NATIONAL ASSOCIATION OF SCHOOLS OF PUBLIC AFFAIRS AND ADMINISTRATION
While development literature is not known for an abundance of success stories, this does not reflect global development experience as a whole.
Gran, Guy · 1983

Abstract
This paper describes 18 successful cases, success being defined as concrete achievement in 4 basic areas - management effectiveness, resources and services, spread and equity, and local capacity building.

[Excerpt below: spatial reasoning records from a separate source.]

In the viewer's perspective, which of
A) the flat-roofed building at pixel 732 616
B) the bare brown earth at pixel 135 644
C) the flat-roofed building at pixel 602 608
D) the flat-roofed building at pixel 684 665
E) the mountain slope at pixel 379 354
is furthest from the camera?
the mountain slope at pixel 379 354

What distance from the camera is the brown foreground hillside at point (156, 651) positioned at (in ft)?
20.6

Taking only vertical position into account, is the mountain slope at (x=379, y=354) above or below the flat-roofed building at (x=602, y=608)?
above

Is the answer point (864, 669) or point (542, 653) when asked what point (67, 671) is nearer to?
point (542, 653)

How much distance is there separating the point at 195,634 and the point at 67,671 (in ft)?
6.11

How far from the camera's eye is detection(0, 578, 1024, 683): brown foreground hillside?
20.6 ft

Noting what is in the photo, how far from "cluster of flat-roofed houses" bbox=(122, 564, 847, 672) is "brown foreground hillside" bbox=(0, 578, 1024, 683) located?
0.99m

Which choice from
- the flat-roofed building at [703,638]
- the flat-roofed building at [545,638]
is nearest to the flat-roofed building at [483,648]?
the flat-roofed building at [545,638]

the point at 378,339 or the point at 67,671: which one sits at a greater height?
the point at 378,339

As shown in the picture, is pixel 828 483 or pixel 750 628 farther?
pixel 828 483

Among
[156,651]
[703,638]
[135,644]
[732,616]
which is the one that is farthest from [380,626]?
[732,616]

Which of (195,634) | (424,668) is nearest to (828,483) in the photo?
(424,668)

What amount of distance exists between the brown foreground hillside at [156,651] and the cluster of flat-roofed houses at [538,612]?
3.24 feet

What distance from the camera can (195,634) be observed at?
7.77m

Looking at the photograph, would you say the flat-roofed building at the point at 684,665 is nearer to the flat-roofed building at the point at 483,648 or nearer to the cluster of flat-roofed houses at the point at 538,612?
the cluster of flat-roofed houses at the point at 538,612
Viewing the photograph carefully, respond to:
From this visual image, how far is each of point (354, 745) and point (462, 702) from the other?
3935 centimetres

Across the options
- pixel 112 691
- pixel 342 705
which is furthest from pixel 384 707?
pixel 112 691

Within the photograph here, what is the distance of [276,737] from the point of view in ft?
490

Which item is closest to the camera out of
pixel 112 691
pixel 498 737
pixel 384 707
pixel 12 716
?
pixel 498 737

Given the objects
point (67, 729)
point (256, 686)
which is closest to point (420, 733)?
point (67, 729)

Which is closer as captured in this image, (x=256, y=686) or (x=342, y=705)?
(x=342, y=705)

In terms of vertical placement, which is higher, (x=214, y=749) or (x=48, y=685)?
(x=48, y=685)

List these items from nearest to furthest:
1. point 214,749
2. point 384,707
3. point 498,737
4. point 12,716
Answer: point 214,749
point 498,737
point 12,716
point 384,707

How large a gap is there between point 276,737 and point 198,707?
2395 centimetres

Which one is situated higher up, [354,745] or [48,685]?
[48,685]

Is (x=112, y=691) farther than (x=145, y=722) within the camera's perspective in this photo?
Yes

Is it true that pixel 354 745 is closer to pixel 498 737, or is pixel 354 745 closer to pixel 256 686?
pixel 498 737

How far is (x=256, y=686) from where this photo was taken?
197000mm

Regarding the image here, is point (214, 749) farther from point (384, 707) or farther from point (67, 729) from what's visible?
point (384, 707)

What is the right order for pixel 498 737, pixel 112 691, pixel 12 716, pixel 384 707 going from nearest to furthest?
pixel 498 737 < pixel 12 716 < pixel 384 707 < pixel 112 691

Cases range in scale (from subvillage to national levels), location (urban, rural; Latin America, Asia, Africa), and type of institution (public, private, third sector), but have common themes: (1) committed people and their values matter; (2) social vision in the leadership was typical; (3) the organizations involved developed processes for continuous internal learning and they had respect for and learned from their clients and their environment (decentralized structures and processes made such learning practical); (4) the organizations were relatively or completely autonomous from the larger environment; (5) the poor were mobilized to create some sort of organization in which they felt a sense of ownership and responsibility; (6) flexibility of processes and procedures was present in many ways; (7) most cases started quite small and built organizational capacity layer by layer or region by region; (8) creativity in funding mechanisms to multiply actual resources was common; and (9) group effort was more efficient and effective than were social service programs aimed at the individual poor.